■ **Your assignment**:
Produce as output only the lines below starting at the line with "genus: Crax" and continuing through the line with "order: Carnivora", each one exactly as written.

■ **Data for processing**:
______________________________
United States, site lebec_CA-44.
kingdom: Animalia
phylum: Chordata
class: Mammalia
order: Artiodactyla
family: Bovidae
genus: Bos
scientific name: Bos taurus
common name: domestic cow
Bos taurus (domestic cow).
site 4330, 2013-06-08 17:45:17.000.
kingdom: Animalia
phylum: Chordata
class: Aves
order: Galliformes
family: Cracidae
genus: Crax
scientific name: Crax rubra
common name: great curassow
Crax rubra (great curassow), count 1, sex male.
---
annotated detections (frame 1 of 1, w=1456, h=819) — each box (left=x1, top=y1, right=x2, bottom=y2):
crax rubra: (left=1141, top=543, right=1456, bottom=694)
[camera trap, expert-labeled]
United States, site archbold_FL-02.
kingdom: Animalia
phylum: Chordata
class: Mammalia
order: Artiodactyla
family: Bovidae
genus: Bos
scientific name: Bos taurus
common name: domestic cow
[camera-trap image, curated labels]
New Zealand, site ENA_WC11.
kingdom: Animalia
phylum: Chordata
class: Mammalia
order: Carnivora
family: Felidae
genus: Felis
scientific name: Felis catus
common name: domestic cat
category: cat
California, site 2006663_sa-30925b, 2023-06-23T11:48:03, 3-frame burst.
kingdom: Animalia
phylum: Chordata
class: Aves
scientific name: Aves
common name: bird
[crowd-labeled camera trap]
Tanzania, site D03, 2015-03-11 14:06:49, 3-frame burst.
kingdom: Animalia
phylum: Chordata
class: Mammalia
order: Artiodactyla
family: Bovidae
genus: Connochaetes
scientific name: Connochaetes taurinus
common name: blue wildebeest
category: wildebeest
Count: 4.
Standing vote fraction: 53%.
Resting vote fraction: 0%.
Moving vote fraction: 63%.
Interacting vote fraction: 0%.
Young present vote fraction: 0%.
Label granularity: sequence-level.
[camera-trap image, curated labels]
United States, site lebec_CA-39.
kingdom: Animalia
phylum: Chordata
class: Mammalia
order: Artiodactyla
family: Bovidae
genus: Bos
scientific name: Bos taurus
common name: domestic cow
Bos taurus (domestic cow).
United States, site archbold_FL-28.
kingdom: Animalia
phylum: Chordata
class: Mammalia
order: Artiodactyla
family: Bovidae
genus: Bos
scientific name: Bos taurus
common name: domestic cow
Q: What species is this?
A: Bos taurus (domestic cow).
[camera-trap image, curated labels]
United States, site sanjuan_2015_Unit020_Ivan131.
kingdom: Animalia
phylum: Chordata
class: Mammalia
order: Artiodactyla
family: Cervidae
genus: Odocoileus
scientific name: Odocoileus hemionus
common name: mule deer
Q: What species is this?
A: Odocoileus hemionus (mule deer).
______________________________
■ **Exercise solution**:
genus: Crax
scientific name: Crax rubra
common name: great curassow
Crax rubra (great curassow), count 1, sex male.
---
annotated detections (frame 1 of 1, w=1456, h=819) — each box (left=x1, top=y1, right=x2, bottom=y2):
crax rubra: (left=1141, top=543, right=1456, bottom=694)
[camera trap, expert-labeled]
United States, site archbold_FL-02.
kingdom: Animalia
phylum: Chordata
class: Mammalia
order: Artiodactyla
family: Bovidae
genus: Bos
scientific name: Bos taurus
common name: domestic cow
[camera-trap image, curated labels]
New Zealand, site ENA_WC11.
kingdom: Animalia
phylum: Chordata
class: Mammalia
order: Carnivora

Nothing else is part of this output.